Listed records –
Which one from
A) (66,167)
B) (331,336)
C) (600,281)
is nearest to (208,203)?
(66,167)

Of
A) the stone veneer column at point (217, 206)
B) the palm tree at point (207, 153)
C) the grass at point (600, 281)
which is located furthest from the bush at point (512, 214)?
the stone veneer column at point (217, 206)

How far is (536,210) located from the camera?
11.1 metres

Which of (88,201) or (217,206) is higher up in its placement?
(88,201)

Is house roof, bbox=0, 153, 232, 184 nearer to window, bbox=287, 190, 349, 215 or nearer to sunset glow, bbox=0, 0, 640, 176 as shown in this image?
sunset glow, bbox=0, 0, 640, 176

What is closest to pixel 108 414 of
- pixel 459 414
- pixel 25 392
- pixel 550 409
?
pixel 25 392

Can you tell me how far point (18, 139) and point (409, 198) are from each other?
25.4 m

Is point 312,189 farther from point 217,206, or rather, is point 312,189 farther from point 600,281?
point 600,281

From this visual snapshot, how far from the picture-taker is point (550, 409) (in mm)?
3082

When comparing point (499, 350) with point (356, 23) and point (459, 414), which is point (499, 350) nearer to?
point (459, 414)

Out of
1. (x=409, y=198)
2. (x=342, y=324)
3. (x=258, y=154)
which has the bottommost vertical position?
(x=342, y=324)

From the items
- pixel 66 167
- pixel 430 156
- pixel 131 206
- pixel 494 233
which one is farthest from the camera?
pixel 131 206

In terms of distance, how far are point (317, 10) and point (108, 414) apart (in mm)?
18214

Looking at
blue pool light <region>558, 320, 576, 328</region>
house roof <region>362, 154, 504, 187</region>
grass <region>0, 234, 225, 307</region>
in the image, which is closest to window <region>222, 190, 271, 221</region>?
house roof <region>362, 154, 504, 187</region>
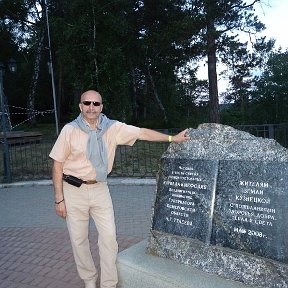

Work to be completed – Set out every line of the entries above as a numbered list, skipping the blank lines and leaving the picture out.

Response –
1. Which one from
2. A) (66,167)
3. B) (331,336)
4. C) (600,281)
5. is nearest to (208,203)?
6. (66,167)
7. Of
8. A) the stone veneer column at point (217, 206)
9. B) the palm tree at point (207, 153)
10. C) the grass at point (600, 281)
11. which is located furthest from the bush at point (512, 214)?
12. the stone veneer column at point (217, 206)
13. How far is (536,210) located from the camera?
14. 11.1 metres
15. Which of (88,201) or (217,206) is higher up in its placement?
16. (88,201)
17. Is house roof, bbox=0, 153, 232, 184 nearer to window, bbox=287, 190, 349, 215 or nearer to sunset glow, bbox=0, 0, 640, 176 as shown in this image?
18. sunset glow, bbox=0, 0, 640, 176
19. What is closest to pixel 108 414 of
20. - pixel 459 414
21. - pixel 25 392
22. - pixel 550 409
23. ?
24. pixel 25 392
25. Can you tell me how far point (18, 139) and point (409, 198) are from each other?
26. 25.4 m
27. Is point 312,189 farther from point 217,206, or rather, is point 312,189 farther from point 600,281?
28. point 600,281
29. From this visual snapshot, how far from the picture-taker is point (550, 409) (in mm)?
30. 3082
31. When comparing point (499, 350) with point (356, 23) and point (459, 414), which is point (499, 350) nearer to?
32. point (459, 414)
33. Out of
34. 1. (x=409, y=198)
35. 2. (x=342, y=324)
36. 3. (x=258, y=154)
37. which has the bottommost vertical position?
38. (x=342, y=324)
39. From the items
40. - pixel 66 167
41. - pixel 430 156
42. - pixel 131 206
43. - pixel 494 233
44. which one is farthest from the camera?
45. pixel 131 206
46. In terms of distance, how far are point (317, 10) and point (108, 414) apart (in mm)?
47. 18214
48. Looking at
49. blue pool light <region>558, 320, 576, 328</region>
50. house roof <region>362, 154, 504, 187</region>
51. grass <region>0, 234, 225, 307</region>
52. in the image, which is closest to window <region>222, 190, 271, 221</region>?
53. house roof <region>362, 154, 504, 187</region>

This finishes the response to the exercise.